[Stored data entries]
==============================
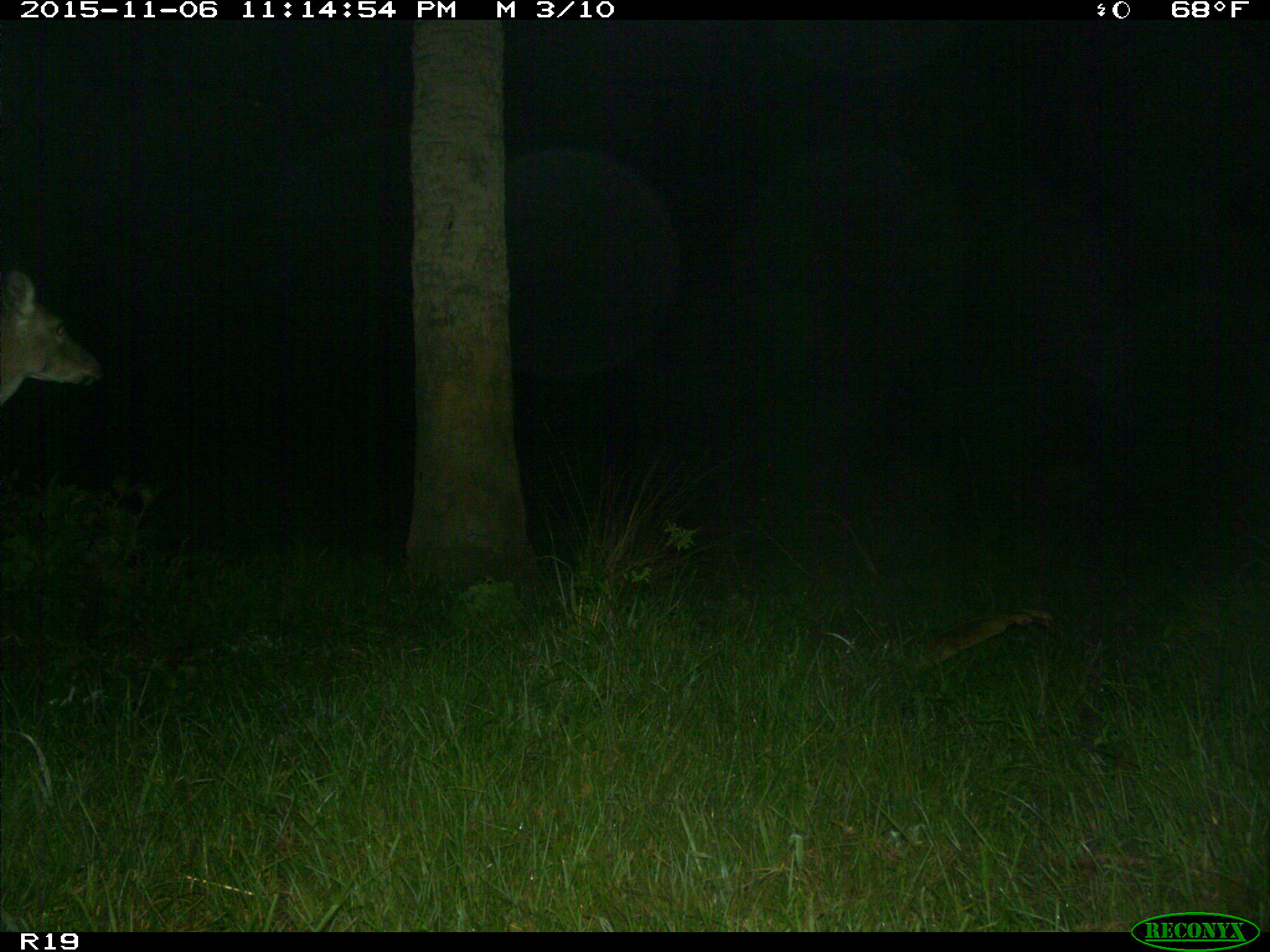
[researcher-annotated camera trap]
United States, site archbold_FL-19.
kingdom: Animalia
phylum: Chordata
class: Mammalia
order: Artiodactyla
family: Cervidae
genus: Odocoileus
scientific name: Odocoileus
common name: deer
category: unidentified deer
==============================
| Work task |
The line with "order: Artiodactyla" marks where to start. Transcribe from there through the final line of the records, exactly and with nothing added.

| Your response |
order: Artiodactyla
family: Cervidae
genus: Odocoileus
scientific name: Odocoileus
common name: deer
category: unidentified deer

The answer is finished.